> CONSIGNE 1:
Dans le listing, recopie les lignes situées entre celle qui contient "What is the approximate" et celle qui contient "the horse's nostril at (33,121) →", incluses, en substituant "observer" à "camera" sans rien modifier d'autre.

Mais vendredi 2 décembre, coup de théâtre : c'est finalement l'homme
d'affaires et candidat d'une coalition d'opposition, Adama Barrow, qui a
remporté le scrutin. L'annonce des résultats a fait l'effet d'un tsunami dans ce
petit pays d'Afrique de l'Ouest, d'autant que l'écart entre les deux candidats
est large : Adama Barrow a obtenu 45,5 % des voix contre 36,6 % pour Yahya
Jammeh, selon la Commission électorale.
Le
président sortant a admis sa défaite et doit s'adresser à la Nation dans une
déclaration télévisée vendredi soir.
"Il
est vraiment exceptionnel que quelqu'un qui a dirigé le pays aussi longtemps ait
accepté sa défaite", a déclaré à des journalistes le président de la Commission,
Alieu Momar Njieaux, peu avant l'horaire prévu pour l'annonce officielle des
résultats à la mi-journée.
Quelque
890 000 électeurs, sur près de 2 millions d'habitants, étaient appelés aux urnes
jeudi, pour départager les trois candidats.
Yahya
Jammeh a longtemps pu compter sur la peur pour garder la majorité des Gambiens
dans le rang: peur des pouvoirs mystiques dont il se dit doté, peur de la
répression – parfois sanglante – de toute contestation, peur de sa mainmise sur
les forces armées dont il est issu ...
Fin
de règne d'un dictateur-guérisseur
Lieutenant
de 29 ans lors de sa prise du pouvoir, cet amateur de lutte au physique
imposant, marié et père de deux enfants, a troqué l'uniforme contre de luxueux
boubous.
Outre
ce changement vestimentaire, il a ajouté à son nom de naissance une série de
titres honorifiques. Il se fait appeler "Son Excellence Cheikh Professeur El
Hadj Docteur", ainsi que, depuis quelques années, "Babili Mansa", ayant le
double sens de "bâtisseur de ponts" et "roi défiant les fleuves" en mandingue,
une des langues parlées en Afrique de l'Ouest.
Après
des études secondaires à Banjul, il s'engage en 1984 dans la gendarmerie.
Jusqu'en 1992, il commande la police militaire à deux
reprises.
En
1996, il prend sa retraite de l'armée avec le grade de colonel, crée son parti
et se présente à sa première présidentielle, qu'il remporte. Il a été
constamment réélu depuis.
Outre
ses prétendus pouvoirs mystiques, sa biographie officielle lui prête "une vaste
connaissance dans la médecine traditionnelle, surtout dans le traitement de
l'asthme et de l'épilepsie".

> CONSIGNE 2:
Selon le texte de la page, quel pourcentage des voix Adama Barrow a-t-il obtenu ?

> DONNÉES EXTRAITES:
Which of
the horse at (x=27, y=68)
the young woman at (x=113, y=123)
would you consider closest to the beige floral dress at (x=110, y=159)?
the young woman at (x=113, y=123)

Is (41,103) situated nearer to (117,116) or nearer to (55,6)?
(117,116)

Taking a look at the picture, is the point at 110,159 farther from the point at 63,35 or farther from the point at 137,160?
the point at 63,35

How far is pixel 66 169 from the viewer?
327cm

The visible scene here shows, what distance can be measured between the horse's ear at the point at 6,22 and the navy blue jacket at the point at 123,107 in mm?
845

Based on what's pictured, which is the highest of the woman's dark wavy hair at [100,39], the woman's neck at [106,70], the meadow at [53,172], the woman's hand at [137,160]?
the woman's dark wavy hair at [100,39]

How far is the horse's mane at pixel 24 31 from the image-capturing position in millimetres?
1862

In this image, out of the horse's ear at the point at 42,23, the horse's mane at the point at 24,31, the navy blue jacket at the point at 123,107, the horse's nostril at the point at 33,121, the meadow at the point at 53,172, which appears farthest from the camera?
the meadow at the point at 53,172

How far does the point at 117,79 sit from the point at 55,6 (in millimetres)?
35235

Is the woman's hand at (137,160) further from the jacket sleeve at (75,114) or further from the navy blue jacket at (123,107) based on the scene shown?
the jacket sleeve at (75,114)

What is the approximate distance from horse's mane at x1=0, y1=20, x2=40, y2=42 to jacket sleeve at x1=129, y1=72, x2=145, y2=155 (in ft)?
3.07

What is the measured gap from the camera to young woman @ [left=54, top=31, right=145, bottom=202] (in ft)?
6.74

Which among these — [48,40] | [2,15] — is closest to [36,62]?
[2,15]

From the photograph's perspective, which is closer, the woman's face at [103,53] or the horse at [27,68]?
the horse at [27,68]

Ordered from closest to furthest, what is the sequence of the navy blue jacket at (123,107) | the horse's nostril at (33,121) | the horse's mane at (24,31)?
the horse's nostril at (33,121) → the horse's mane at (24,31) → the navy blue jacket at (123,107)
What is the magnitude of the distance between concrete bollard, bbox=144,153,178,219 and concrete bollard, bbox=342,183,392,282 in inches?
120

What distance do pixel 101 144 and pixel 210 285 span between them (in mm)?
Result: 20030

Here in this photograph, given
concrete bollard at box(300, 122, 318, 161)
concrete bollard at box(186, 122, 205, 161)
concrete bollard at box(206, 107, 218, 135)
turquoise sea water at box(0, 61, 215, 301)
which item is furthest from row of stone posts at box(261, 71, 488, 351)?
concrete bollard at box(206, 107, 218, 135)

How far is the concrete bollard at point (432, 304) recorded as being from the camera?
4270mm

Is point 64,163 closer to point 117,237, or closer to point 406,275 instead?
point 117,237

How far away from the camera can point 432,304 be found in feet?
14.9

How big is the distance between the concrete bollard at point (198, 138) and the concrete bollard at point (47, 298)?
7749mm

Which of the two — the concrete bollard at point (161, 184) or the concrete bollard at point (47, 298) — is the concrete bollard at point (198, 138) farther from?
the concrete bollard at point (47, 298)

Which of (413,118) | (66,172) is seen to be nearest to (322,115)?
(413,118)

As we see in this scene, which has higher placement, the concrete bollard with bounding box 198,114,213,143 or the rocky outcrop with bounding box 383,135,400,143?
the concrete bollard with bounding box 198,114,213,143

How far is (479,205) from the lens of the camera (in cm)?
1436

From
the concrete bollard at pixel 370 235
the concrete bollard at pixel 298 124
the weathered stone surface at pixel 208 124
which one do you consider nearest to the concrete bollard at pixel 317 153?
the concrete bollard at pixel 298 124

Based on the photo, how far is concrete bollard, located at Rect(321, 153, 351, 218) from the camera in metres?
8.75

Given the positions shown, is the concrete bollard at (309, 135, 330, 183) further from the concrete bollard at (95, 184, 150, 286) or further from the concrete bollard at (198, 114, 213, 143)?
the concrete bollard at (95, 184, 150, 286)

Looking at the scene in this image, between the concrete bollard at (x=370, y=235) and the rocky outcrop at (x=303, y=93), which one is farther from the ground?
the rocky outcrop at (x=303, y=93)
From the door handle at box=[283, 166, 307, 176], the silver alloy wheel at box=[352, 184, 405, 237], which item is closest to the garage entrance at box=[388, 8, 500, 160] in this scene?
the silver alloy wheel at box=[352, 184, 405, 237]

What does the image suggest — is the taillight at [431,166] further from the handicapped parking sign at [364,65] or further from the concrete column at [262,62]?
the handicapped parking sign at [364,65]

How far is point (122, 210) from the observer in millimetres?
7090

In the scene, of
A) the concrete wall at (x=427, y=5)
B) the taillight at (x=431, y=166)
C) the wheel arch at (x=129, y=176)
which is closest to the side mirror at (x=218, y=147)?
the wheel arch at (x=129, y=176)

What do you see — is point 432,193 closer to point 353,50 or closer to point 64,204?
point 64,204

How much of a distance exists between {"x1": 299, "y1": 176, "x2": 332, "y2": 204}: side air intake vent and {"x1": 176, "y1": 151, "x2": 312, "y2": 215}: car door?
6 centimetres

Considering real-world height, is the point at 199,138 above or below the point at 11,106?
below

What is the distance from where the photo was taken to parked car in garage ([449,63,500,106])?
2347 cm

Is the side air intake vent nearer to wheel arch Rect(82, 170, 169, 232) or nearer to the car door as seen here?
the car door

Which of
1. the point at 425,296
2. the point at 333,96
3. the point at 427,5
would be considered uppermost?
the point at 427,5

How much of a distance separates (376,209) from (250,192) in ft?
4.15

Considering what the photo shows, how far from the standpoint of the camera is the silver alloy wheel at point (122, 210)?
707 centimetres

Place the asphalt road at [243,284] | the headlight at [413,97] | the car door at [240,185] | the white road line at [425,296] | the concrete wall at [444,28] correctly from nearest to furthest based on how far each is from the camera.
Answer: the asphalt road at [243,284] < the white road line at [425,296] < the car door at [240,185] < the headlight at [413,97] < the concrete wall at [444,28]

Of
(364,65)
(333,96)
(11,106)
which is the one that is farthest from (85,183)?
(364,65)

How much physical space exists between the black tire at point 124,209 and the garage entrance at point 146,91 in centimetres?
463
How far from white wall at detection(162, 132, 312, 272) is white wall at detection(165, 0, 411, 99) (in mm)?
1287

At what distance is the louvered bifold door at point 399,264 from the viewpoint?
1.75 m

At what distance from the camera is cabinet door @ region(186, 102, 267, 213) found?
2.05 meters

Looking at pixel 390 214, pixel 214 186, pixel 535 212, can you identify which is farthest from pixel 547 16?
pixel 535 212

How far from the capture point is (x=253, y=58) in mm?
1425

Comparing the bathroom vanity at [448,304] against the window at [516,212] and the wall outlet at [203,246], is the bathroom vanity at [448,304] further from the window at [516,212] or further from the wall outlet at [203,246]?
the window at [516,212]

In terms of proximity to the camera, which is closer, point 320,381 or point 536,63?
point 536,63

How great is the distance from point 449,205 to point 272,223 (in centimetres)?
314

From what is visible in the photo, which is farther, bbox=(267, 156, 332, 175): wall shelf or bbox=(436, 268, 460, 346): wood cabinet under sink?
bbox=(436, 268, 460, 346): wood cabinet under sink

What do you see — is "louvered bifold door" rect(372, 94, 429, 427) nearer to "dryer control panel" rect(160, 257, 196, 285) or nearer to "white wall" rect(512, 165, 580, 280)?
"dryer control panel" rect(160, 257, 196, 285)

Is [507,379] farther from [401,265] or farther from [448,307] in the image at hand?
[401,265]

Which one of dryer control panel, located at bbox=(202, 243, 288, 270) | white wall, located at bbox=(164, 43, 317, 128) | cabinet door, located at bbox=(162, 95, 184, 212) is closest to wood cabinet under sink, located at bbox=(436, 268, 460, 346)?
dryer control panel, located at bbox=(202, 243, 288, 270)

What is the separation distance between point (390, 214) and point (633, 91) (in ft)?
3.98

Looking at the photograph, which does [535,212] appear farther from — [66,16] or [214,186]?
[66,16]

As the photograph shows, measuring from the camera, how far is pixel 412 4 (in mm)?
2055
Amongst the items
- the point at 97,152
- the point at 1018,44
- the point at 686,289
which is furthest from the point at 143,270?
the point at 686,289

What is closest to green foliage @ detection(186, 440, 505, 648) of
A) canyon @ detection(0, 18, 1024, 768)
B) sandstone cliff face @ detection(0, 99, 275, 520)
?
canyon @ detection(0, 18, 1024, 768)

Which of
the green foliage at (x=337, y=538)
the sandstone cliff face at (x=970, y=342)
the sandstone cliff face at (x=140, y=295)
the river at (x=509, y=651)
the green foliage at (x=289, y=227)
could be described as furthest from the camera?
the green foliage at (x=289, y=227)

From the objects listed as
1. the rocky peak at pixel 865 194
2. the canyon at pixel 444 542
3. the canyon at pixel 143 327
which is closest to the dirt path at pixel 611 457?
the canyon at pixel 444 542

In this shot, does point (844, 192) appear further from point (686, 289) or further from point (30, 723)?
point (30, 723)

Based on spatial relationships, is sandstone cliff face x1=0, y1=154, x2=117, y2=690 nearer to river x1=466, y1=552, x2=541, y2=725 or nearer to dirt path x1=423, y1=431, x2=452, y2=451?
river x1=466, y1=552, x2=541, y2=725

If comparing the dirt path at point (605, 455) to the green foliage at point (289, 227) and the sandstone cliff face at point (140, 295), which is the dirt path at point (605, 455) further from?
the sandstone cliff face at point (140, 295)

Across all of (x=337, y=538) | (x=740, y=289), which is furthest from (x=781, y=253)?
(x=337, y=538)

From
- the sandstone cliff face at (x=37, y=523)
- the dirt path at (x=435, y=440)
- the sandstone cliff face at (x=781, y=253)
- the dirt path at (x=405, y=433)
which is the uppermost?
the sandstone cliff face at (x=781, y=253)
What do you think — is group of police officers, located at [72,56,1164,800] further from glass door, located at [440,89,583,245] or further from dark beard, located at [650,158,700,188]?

> RÉPONSE COMPLÈTE 1:
What is the approximate distance from horse's mane at x1=0, y1=20, x2=40, y2=42 to jacket sleeve at x1=129, y1=72, x2=145, y2=155 (in ft)?
3.07

What is the measured gap from the observer to young woman @ [left=54, top=31, right=145, bottom=202] (in ft)?
6.74

Which among these — [48,40] | [2,15] — is closest to [36,62]?
[2,15]

From the photograph's perspective, which is closer, the woman's face at [103,53] or the horse at [27,68]?
the horse at [27,68]

Ordered from closest to furthest, what is the sequence of the navy blue jacket at (123,107) | the horse's nostril at (33,121) | the horse's mane at (24,31)?
the horse's nostril at (33,121) → the horse's mane at (24,31) → the navy blue jacket at (123,107)

> RÉPONSE COMPLÈTE 2:
45,5 % des voix.